Parution : Les Voies du fantastique québécois, Québec, CRELIQ, Nuit blanche éditeur, coll. Séminaire n˚ 3, 1990, p. 179-201.
Le grotesque est un art dont l’origine remonte au XVIe siècle. Il repose sur un discours narratif spécifique visant à exprimer le tragique d’une situation comique. Danielle Pittet s’inspire des travaux de Marie Francœur et de Wolfgang Kayser pour analyser les procédés grotesques à l’œuvre dans « Le Sac » d’Yves Thériault. Elle commence par dégager certains marqueurs syntaxiques qui contribuent à produire une esthétique du grotesque : absence de repères historico-géographiques, patronymes burlesques des personnages, utilisation fréquente d’archaïsmes ou d’expressions populaires.
Son étude de l’acte d’énonciation l’amène ensuite à identifier des structures linguistiques et narratives propres à susciter le grotesque. L’essayiste relève 130 formes verbales dans le conte de Thériault qui appartiennent, soit au monde commenté (les verbes au présent, au passé composé et au futur), soit au monde raconté. L’attitude du récepteur (le lecteur) sera tendue dans le premier cas, et détendue dans le second. Or, « Le Sac » montre une nette prédominance des verbes du monde commenté, ce qui contrevient au langage du conte qui appartient au genre narratif. L’auteure y voit là une caractéristique du conte grotesque « où le narrateur raconte comme s’il commentait ». En outre, la focalisation interne fixe envahit le conte grotesque puisque le point de vue du narrateur-personnage (le « je », narrateur autodiégétique) monopolise la narration. Ainsi se trouve évitée toute tentative d’interprétation de la part du narrateur, sans quoi le grotesque risquerait fort de s’évanouir.

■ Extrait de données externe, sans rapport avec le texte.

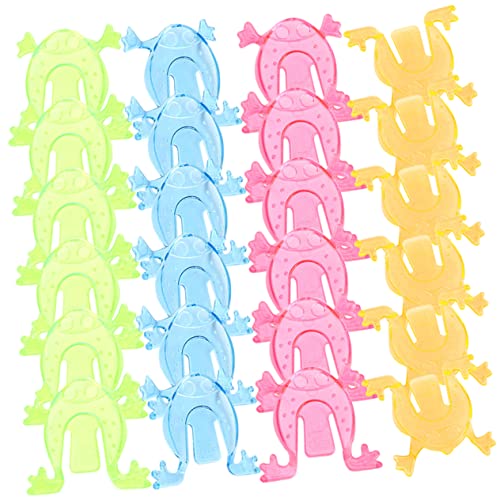 JOINPAYA 100 Stück Springendes Froschspielzeug für kinderspielzeug spielsachen babyspielzeug spielsachen Frösche pädagogisches Plastik JOINPAYA 100 Stück Springendes Froschspielzeug für kinderspielzeug spielsachen babyspielzeug spielsachen Frösche pädagogisches Plastik von JOINPAYA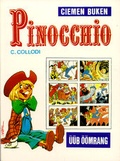 Cover: Pinocchio - Quedens Verlag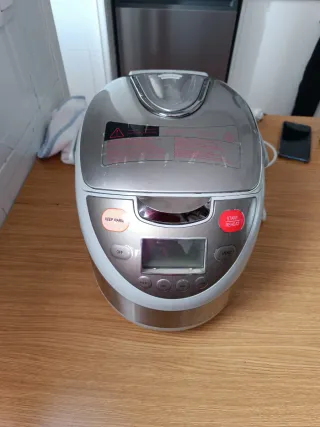 Robot Cocina Chef-O-Matic Pro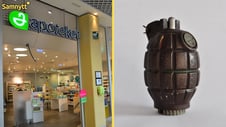 Artikelbild för artikeln: Apotekets vd: Grova rån skapar oro – vill se stöd till utsatta områden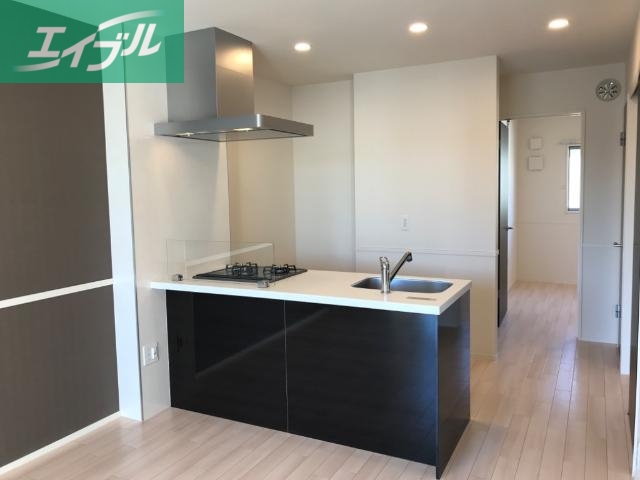 キッチン　リビング（イメージ）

Élargissant son propos à l’ensemble du recueil, ou du moins au micro-cycle qui correspond à la première partie, Danielle Pittet met à jour une isotopie, celle du désir fatal, par laquelle s’élabore un grotesque sous-jacent. Cette pulsion incontrôlable débouche sur la notion de manipulation dont est victime le personnage du Troublé. L’essayiste conclut que la présence d’un locuteur occulte, que Kayser appelle l’objectivation du « il », constitue le « trait distinctif le plus pertinent, celui qui impose indéniablement la vision grotesque ».
Source : Janelle, Claude, L'ASFFQ 1991, Logiques/Le Passeur, p. 204-205.